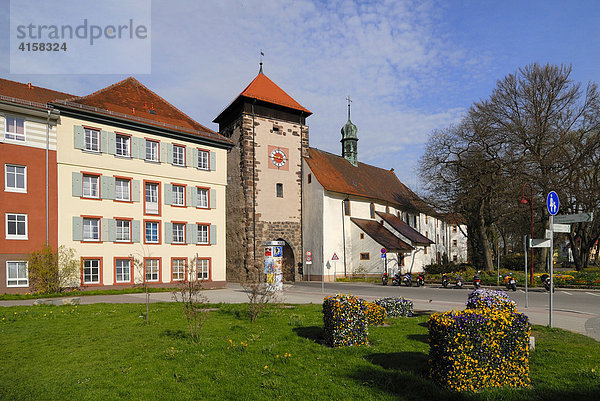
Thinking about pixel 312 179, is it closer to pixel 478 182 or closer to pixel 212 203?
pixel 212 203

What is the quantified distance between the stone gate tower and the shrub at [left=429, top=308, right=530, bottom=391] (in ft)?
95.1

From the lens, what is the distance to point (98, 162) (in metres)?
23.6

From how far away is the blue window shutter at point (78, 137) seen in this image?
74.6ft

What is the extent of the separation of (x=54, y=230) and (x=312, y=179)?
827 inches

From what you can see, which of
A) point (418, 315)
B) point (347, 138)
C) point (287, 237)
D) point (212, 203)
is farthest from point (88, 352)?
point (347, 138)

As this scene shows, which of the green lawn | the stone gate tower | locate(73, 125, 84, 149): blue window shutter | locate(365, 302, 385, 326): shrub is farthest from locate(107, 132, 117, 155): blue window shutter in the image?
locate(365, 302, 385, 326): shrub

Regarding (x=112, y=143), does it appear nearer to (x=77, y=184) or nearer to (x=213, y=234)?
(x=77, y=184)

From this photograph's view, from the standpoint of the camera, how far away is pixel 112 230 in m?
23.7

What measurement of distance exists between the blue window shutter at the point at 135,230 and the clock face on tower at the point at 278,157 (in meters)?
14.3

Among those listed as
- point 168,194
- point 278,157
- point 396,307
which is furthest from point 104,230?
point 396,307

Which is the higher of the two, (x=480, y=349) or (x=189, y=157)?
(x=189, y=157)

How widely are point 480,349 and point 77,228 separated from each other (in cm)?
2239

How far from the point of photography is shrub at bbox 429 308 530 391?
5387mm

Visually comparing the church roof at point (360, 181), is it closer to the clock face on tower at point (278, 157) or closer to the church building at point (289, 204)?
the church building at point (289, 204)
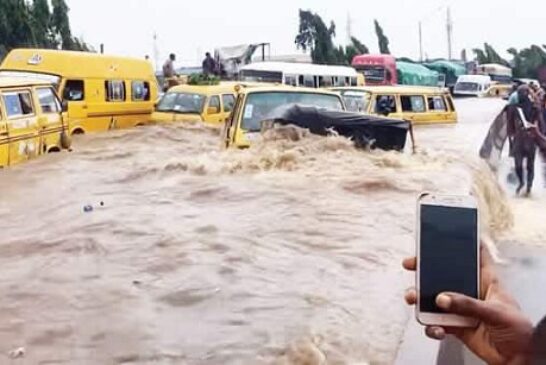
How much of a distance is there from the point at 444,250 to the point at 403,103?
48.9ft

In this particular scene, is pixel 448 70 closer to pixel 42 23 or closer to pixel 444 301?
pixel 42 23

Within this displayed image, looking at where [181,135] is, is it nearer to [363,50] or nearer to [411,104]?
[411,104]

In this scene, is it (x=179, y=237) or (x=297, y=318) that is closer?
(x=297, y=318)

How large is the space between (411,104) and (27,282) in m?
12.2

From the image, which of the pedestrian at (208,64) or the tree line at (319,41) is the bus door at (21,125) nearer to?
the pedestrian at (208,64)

==

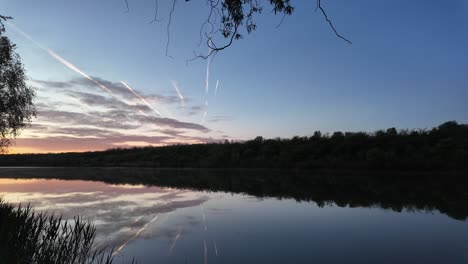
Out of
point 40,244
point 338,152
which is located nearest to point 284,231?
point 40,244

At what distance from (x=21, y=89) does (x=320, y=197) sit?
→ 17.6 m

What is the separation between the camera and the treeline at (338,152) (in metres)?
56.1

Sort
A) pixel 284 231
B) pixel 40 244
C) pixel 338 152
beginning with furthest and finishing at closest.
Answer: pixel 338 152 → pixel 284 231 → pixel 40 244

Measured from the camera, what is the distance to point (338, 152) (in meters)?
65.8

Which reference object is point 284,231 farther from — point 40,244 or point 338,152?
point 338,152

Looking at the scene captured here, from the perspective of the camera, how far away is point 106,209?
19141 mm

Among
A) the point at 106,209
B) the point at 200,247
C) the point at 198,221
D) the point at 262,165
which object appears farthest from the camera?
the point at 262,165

...

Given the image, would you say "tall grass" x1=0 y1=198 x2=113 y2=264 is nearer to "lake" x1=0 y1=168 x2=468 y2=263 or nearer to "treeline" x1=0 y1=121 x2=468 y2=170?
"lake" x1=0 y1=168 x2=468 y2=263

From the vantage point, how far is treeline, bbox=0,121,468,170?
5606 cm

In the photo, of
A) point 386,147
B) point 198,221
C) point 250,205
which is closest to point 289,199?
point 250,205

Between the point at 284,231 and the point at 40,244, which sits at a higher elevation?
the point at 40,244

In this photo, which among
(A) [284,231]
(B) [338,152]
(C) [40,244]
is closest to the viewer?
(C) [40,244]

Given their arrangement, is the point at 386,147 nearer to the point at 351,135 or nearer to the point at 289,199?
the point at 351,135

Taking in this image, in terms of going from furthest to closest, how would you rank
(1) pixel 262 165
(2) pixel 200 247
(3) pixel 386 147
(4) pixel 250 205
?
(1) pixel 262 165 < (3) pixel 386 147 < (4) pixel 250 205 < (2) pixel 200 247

:: WHAT IS EXPECTED ::
Can you reproduce, word for word, the part of the items that opens with the line containing "Taking in this" and closes with the line containing "(1) pixel 262 165 <", including both of those lines?

:: THE RESULT ::
Taking in this image, in terms of going from furthest to closest, how would you rank
(1) pixel 262 165
(2) pixel 200 247
(3) pixel 386 147
(4) pixel 250 205
?
(1) pixel 262 165 < (3) pixel 386 147 < (4) pixel 250 205 < (2) pixel 200 247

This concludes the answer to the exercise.